═════ PROVIDED ENTRIES

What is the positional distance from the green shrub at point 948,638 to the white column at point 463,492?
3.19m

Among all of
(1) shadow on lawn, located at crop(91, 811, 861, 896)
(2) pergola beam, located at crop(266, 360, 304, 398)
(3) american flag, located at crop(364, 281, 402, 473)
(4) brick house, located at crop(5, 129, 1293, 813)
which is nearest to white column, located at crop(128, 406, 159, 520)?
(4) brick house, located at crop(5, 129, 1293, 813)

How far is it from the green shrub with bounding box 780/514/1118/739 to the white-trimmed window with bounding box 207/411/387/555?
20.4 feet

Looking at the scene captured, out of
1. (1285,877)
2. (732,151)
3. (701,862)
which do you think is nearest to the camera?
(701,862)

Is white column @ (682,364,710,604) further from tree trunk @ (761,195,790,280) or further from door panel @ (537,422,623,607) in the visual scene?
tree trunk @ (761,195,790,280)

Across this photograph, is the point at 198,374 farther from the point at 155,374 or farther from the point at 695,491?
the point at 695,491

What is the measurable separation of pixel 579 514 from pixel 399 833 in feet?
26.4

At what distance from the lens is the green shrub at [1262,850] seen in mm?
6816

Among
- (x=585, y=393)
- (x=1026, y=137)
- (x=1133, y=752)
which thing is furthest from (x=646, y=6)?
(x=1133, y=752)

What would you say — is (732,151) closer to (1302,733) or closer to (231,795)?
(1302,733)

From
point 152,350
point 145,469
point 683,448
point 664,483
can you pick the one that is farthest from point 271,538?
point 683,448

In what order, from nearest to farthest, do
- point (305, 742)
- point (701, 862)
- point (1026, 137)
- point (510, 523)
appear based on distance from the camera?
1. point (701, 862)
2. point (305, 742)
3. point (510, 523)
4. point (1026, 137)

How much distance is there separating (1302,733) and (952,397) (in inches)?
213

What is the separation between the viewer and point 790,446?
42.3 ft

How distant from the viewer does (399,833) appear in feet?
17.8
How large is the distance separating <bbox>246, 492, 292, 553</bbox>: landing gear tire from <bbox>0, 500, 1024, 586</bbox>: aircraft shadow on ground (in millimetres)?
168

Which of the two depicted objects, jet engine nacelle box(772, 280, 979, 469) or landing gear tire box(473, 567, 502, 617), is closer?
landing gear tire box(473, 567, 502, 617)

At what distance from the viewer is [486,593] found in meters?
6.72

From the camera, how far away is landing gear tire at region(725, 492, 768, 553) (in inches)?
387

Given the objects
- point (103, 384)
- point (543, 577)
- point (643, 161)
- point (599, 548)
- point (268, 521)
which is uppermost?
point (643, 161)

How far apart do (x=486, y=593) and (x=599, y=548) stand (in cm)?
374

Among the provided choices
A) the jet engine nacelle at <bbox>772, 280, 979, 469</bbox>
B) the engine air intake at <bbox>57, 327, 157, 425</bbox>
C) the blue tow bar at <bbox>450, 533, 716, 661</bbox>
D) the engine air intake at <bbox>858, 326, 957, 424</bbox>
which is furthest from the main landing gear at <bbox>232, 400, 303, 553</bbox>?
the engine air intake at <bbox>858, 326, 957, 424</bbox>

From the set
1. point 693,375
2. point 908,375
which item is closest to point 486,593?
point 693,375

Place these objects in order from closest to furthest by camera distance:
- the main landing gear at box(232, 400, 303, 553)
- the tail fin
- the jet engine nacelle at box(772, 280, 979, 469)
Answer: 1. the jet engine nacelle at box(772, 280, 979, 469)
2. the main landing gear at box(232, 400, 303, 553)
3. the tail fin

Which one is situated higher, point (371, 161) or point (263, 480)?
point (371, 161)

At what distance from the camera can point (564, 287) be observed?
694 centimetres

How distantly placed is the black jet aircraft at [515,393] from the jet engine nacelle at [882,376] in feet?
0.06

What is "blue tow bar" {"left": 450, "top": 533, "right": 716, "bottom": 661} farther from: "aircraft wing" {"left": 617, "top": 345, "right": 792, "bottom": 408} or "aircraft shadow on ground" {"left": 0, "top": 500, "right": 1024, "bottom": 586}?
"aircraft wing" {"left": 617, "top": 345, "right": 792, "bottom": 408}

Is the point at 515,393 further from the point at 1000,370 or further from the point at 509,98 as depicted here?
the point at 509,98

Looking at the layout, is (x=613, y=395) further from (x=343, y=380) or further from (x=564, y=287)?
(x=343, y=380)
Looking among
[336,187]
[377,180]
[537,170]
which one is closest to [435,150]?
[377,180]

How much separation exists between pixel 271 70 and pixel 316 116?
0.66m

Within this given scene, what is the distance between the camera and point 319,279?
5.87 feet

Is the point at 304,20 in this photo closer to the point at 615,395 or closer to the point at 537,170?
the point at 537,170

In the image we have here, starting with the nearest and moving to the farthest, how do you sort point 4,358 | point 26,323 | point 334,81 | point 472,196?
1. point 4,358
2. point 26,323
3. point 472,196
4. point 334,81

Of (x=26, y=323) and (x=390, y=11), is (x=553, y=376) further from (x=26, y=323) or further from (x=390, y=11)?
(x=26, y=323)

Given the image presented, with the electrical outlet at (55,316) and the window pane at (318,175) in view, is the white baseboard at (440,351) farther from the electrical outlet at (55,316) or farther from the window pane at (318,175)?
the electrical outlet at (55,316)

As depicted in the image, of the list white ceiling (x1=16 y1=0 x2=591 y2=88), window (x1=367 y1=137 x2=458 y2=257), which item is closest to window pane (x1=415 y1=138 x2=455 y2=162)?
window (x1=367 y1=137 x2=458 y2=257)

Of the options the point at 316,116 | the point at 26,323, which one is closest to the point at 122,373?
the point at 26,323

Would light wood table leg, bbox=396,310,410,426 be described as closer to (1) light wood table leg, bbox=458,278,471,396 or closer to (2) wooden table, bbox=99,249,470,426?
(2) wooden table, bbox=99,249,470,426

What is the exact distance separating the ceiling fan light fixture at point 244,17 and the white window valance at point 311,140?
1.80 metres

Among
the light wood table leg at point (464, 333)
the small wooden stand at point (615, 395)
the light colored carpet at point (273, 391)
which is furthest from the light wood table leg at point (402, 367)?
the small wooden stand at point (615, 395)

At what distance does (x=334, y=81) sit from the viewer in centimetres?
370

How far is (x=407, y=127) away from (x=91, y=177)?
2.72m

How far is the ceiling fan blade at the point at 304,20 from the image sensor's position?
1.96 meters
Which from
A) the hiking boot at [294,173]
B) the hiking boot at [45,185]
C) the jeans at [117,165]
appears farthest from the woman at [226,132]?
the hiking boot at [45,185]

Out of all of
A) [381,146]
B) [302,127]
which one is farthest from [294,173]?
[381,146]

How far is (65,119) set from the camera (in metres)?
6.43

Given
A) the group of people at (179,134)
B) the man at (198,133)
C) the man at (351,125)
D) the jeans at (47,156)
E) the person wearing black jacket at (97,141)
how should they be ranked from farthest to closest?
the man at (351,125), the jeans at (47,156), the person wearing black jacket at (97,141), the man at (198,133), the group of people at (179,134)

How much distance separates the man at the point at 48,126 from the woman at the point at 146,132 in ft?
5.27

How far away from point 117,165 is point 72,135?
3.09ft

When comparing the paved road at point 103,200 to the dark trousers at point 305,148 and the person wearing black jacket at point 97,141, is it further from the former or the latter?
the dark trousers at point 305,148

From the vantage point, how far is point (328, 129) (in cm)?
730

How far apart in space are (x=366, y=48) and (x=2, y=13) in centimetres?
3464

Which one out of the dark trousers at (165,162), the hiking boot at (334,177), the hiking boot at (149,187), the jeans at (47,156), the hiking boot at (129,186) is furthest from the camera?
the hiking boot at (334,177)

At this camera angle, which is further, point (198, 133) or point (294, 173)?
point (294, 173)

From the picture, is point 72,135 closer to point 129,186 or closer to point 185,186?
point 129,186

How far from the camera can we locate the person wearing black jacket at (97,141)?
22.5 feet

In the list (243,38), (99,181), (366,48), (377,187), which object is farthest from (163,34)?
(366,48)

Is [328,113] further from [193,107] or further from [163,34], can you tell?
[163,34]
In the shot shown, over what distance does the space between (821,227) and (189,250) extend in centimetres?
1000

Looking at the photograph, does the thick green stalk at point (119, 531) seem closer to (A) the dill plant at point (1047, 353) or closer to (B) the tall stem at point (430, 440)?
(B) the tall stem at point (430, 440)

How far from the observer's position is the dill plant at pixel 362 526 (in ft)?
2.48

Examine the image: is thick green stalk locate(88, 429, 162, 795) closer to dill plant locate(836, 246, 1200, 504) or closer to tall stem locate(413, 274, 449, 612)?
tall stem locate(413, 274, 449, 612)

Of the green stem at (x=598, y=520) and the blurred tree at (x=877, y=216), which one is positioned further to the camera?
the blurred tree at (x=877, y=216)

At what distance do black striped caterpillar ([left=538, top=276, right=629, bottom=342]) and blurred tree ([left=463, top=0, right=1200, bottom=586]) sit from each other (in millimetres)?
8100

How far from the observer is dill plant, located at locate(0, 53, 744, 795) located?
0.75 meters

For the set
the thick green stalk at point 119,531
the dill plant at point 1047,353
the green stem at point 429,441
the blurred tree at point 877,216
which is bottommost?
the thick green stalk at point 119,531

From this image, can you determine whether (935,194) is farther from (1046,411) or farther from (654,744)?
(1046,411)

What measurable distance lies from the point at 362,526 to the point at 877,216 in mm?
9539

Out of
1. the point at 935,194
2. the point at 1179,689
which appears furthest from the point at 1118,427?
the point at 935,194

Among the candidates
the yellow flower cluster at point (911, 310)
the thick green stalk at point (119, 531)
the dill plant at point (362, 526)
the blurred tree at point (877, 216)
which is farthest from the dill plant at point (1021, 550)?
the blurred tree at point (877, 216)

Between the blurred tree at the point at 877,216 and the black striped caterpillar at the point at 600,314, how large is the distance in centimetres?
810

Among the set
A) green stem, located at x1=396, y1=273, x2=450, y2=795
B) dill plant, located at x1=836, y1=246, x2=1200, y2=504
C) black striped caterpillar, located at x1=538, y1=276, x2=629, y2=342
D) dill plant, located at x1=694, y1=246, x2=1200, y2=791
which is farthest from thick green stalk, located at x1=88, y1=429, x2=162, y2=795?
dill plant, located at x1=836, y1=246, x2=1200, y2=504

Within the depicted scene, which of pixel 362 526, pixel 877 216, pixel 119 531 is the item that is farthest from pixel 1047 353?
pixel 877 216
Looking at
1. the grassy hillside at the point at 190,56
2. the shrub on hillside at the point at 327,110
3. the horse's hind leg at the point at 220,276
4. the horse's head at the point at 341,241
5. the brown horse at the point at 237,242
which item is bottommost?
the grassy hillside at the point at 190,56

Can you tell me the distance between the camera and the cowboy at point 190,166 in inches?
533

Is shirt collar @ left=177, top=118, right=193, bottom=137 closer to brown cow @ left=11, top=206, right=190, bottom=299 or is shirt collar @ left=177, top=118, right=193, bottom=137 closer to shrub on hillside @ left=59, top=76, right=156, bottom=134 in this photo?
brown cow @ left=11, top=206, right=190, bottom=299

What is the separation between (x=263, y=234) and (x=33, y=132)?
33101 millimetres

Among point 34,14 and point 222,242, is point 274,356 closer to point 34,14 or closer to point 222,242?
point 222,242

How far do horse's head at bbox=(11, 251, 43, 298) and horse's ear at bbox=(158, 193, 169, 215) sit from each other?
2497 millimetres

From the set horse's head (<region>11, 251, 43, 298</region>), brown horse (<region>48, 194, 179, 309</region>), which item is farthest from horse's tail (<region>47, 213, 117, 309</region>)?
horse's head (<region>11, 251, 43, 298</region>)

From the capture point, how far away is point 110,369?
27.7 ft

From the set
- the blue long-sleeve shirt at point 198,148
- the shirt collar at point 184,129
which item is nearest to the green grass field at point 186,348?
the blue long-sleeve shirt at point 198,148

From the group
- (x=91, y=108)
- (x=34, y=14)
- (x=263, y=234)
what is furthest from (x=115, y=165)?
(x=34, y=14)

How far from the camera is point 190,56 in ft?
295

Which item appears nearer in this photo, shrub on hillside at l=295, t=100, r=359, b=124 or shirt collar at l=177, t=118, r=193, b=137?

══════════

=== PROBLEM DETAILS ===
Copy out everything from the line containing "At what distance do black" down to the line containing "0.75 meters", with both of those lines included.

=== EXERCISE ANSWER ===
At what distance do black striped caterpillar ([left=538, top=276, right=629, bottom=342]) and blurred tree ([left=463, top=0, right=1200, bottom=586]) sit from each other (in millimetres)?
8100

How far from the observer is dill plant, located at locate(0, 53, 744, 795) located?
0.75 meters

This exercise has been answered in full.